H+ and HCO3- flux across apical surface of rat distal colon.

Colonic ion transport is postulated to occur via simultaneous operation of Na(+)-H+ exchange and Cl(-)-HCO3- exchange. Accordingly H+ and HCO3- should be transported simultaneously by the colon. To assess simultaneous H+ and HCO3- transport, net acid-base flux was measured in isolated segments of rat distal colon. When both tissue surfaces were bathed in symmetrical solutions containing Cl-, net base was secreted (-1.0 +/- 0.1 mu eq.cm-2.h-1). Cl- substitution with gluconate in the mucosal medium caused net base flux to switch from secretion to absorption (2.0 +/- 0.2 mu eq.cm-2.h-1).

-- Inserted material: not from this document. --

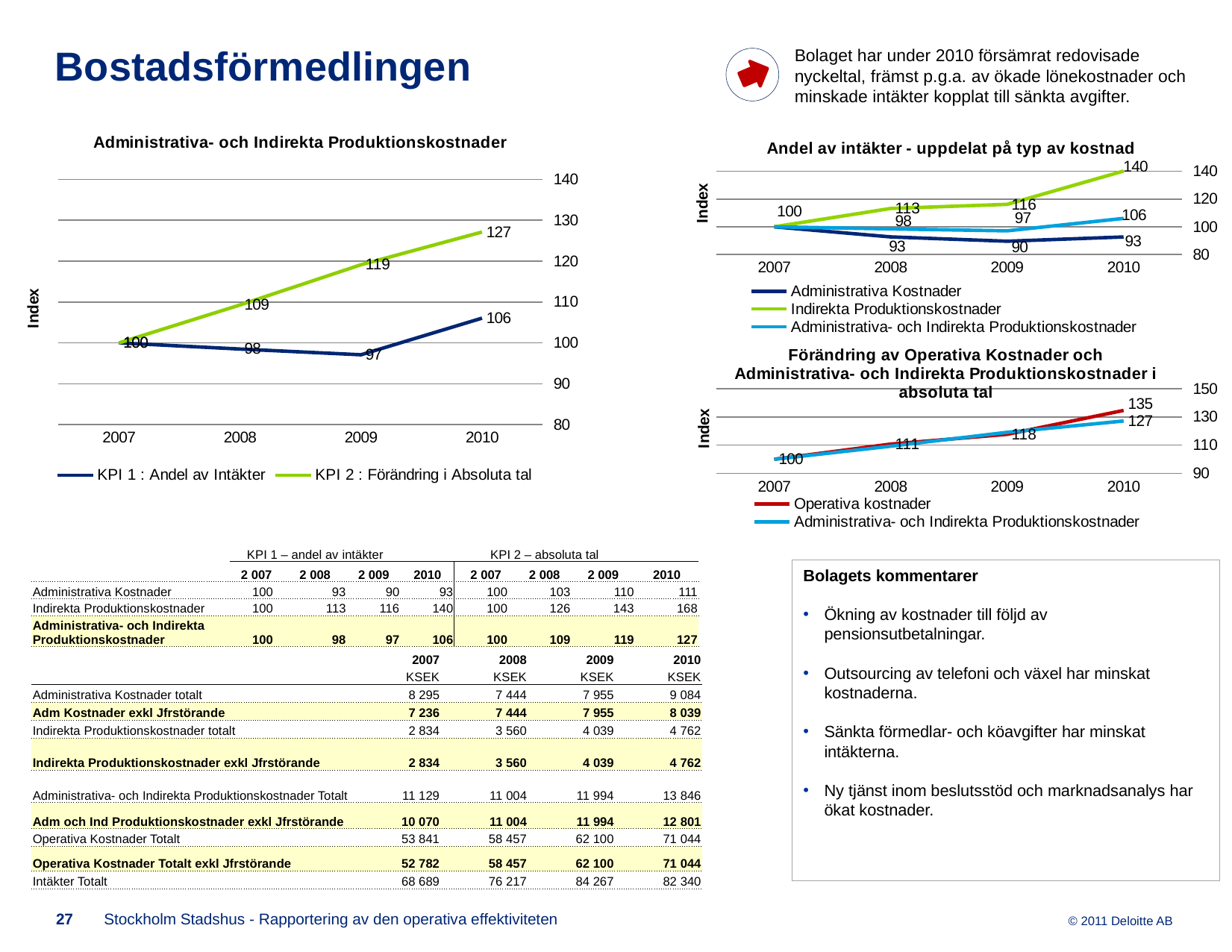
In the chart titled 'Administrativa- och Indirekta Produktionskostnader', what is the value of KPI 1 : Andel av Intäkter in 2009? 97 In the chart titled 'Administrativa- och Indirekta Produktionskostnader', how many series does the legend list? 2 In the chart titled 'Administrativa- och Indirekta Produktionskostnader', does KPI 2 : Förändring i Absoluta tal rise or fall from 2007 to 2010? rise What type of chart is the chart titled 'Administrativa- och Indirekta Produktionskostnader'? line chart In the chart titled 'Andel av intäkter - uppdelat på typ av kostnad', what is the value of Indirekta Produktionskostnader in 2010? 140 In the chart titled 'Andel av intäkter - uppdelat på typ av kostnad', in which year is Administrativa Kostnader lowest? 2009 In the chart titled 'Andel av intäkter - uppdelat på typ av kostnad', which is larger in 2008: Indirekta Produktionskostnader or Administrativa Kostnader? Indirekta Produktionskostnader In the chart titled 'Administrativa- och Indirekta Produktionskostnader', what is the difference between KPI 2 and KPI 1 in 2010? 21 In the bottom-right chart ('Förändring av Operativa Kostnader ...'), what is the value of Operativa kostnader in 2010? 135 In the chart titled 'Administrativa- och Indirekta Produktionskostnader', what is the value of KPI 2 : Förändring i Absoluta tal in 2010? 127 In the chart titled 'Andel av intäkter - uppdelat på typ av kostnad', how many series does the legend list? 3 In the bottom-right chart ('Förändring av Operativa Kostnader ...'), what is the difference between Operativa kostnader and Administrativa- och Indirekta Produktionskostnader in 2010? 8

To evaluate whether base absorption was dependent on H+ secretion via Na(+)-H+ exchange, mucosal Na+ was substituted with N-methylglucamine, and amiloride, an inhibitor of Na(+)-H+ exchange, was applied. Na+ substitution and 1 mM amiloride inhibited base absorption by 37 and 38%, respectively, suggesting operation of Na(+)-H+ exchange. Because base absorption persisted, an additional mechanism was considered, HCO3- absorption via Cl(-)-HCO3- exchange. This was evaluated with an inhibitor of Cl(-)-HCO3- exchange 4-acetamido-4'-isothiostilbene-2,2'-disulfonic acid (SITS). SITS (1 mM) inhibited HCO3- absorption by 40%. The effects of amiloride and SITS were additive, suggesting that the Na(+)-H+ and Cl(-)-HCO3- exchangers operate simultaneously. Amiloride also inhibited H+ secretion when net HCO3- was secreted, suggesting that the direction of HCO3- movement does not influence Na(+)-H+ exchange activity. These data suggest that the colon transports both H+ and HCO3- across the apical surface via Na(+)-H+ exchange and Cl(-)-HCO3- exchange; H+ is secreted via Na(+)-H+ exchange, whereas HCO3- can be secreted or absorbed via Cl(-)-HCO3- exchange.